* **Provided passage**

The BBC Sessions 1971–1973 is a live album by English folk rock singer Sandy Denny released in 1997. It contains a selection of live concert tracks recorded at the Paris Theatre, London on 16 March 1972, as well as live studio tracks recorded for the BBC.

The CD was withdrawn on the day of release due to a legal dispute with Island Records but 3,500 copies were already in the shops and were allowed to remain in circulation. For many years this was a highly desirable collectable amongst fans until 2007 when the expanded Live at the BBC box set superseded this album.

* **Short exercise A**
Using the passage on the Sandy Denny album, decide whether each statement agrees with it: (i) the concert tracks were recorded at the Paris Theatre, London on 16 March 1972; (ii) every copy of the CD was removed from the shops after the withdrawal; (iii) the album came out in 1997. Answer yes or no for each, and quote the words that decide it.
* **Short exercise B**
According to the passage on the Sandy Denny album, which company was involved in the legal dispute that led to the CD's withdrawal?
* **Short exercise C**
Reproduce the part of the passage on the Sandy Denny album that opens with "The CD was withdrawn" and closes with "superseded this album.", putting "the record label" in place of "Island Records".

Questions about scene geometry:
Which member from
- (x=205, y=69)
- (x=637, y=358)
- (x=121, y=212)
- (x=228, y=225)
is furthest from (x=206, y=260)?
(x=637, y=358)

* **Correct answer A**
(i) Yes: "live concert tracks recorded at the Paris Theatre, London on 16 March 1972"
(ii) No: "3,500 copies were already in the shops and were allowed to remain in circulation"
(iii) Yes: "released in 1997"

* **Correct answer B**
Island Records.

* **Correct answer C**
The CD was withdrawn on the day of release due to a legal dispute with the record label but 3,500 copies were already in the shops and were allowed to remain in circulation. For many years this was a highly desirable collectable amongst fans until 2007 when the expanded Live at the BBC box set superseded this album.